The Challenge of Cultural Innovation

The second difficulty lies in fabricating a “whole or wholesome social environment” from scratch [50:16:00]. Unlike historical migrations where entire cultural architectures were copied, modern intentional communities attempt to innovate at the level of culture [50:49:00]. However, contemporary cultural toolkits are often dysfunctional, being the product of various “toxins” from civilization [51:26:00].

This led Hall to the realization that instead of creating entirely new “seeds” of culture, the approach should be to “pour water on plants that are already well-suited and arising in niches” [51:57:00]. His personal journey, involving physically moving his family and living with different groups, led to these hard-earned insights [52:11:00].

From Civium to Christian Faith

Hall’s challenges in community building eventually led him to reconsider the role of “religion” as the category that describes “how human beings go about cultivating communities that have strong bonds, communion, and have a shared orientation towards a hierarchy of values in a lived fashion that is durable” [53:57:00]. Initially, he approached this from an academic or design perspective, seeking to understand the design space of religion [01:03:52].

He notes that the contemporary secular understanding of terms like spirituality and religion is often impoverished or inverted [55:41:00]. Hall, who had previously been an agnostic leaning towards naturalism, began to explore these concepts more deeply [56:36:00]. This exploration involved acknowledging the real but non-physical (the “virtual”) and grappling with ideas of agency beyond strictly human beings, moving beyond an initial view that ideas like “Moloch” were merely complex, adaptive, but not agentic [59:08:00].

His journey ultimately led him to a small country church in Black Mountain, North Carolina [01:05:00]. He was struck by the palpable “aliveness, vitality, health, and wholesomeness” of the people, especially the young people, which he saw as the “gold standard” or “currency” of healthy community [01:13:00]. This experience, which he viewed as a successful “Proto-B” or civium in practice, triggered a crisis of conscience: he felt it would be immoral to participate in the community without genuinely engaging with their core beliefs [01:19:32].

This led to a deep dive into Christian theology and scripture [01:20:25]. Hall found that many of his previous intellectual objections stemmed from a misunderstanding or projection of the questions [01:41:00]. He found himself increasingly convinced by Christian doctrines, especially the Trinity, which he came to see as “compact, necessary, and sufficient components of any possible reality” [01:24:00].

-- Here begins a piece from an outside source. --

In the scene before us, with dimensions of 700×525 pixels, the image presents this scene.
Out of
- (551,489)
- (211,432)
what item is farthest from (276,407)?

This intellectual conviction, combined with the observed fruits of the community, led to his baptism [01:34:10]. He emphasizes that “faith” is not self-delusion but a “faculty” for navigating a particular relationship with reality that can be cultivated through practice [01:33:03].

His adoption of Christian beliefs, including a personal God, the divine creation of man (interpreted with nuance), and traditional gender roles (understood as a symmetrical commitment from the husband), stems from this deep engagement and observed positive outcomes in community [01:17:41]. He now views his spiritual journey as a lifelong exploration of discipleship and deepening his relationship with his church [01:54:00].